Immunohistochemical Staining for TRAP
The procedure was similar to RANKL immunohistochemistry except that we carried out high-temperature antigen unmasking by heating the slides in citrate buffer. The primary antibody used was mouse monoclonal antibody against human TRAP (Novocastra, Newcastle Upon Tyne, UK) at a dilution of 1:50 overnight at 4°C.
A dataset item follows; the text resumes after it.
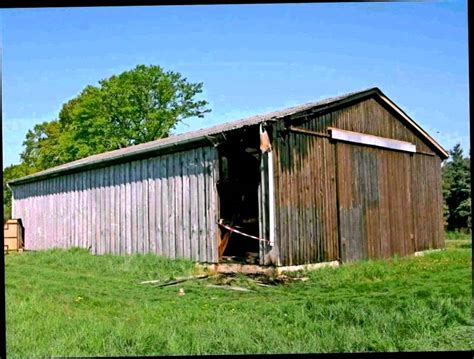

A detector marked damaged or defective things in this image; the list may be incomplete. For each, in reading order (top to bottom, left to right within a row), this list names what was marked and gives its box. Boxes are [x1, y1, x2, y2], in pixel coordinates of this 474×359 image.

rusted metal siding [10, 147, 218, 264]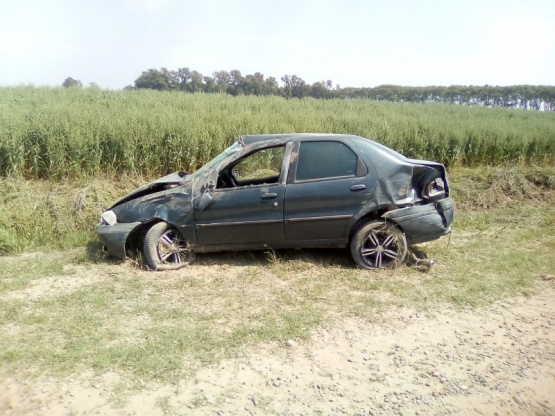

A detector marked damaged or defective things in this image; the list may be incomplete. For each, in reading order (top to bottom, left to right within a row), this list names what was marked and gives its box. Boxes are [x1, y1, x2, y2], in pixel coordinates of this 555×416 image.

Immunofluorescence Staining
We also subjected the specimens to immunofluorescence staining to localize TRAP activity using FITC-conjugated secondary anti-mouse antibody. After being blocked with normal goat serum for 30 min, specimens were incubated with mouse monoclonal antibodies against human TRAP (Novocastra, Newcastle Upon Tyne, UK) at a dilution of 1:50 for 2 hrs at room temperature (RT). FITC-conjugated secondary antibody (Sigma, St. Louis, MO, USA) was then applied for 1 hr at room temperature. Propidium iodide (PI) counterstaining was carried out by incubation of the sections in PI/Triton X-100 staining solution with RNAse for 15 min. The coverslips were mounted on slides with fluorescence mounting media (DAKO, Carpinteria, CA, USA), and sections were viewed under a LSM 510 Carl Zeiss confocal laser scanning microscope.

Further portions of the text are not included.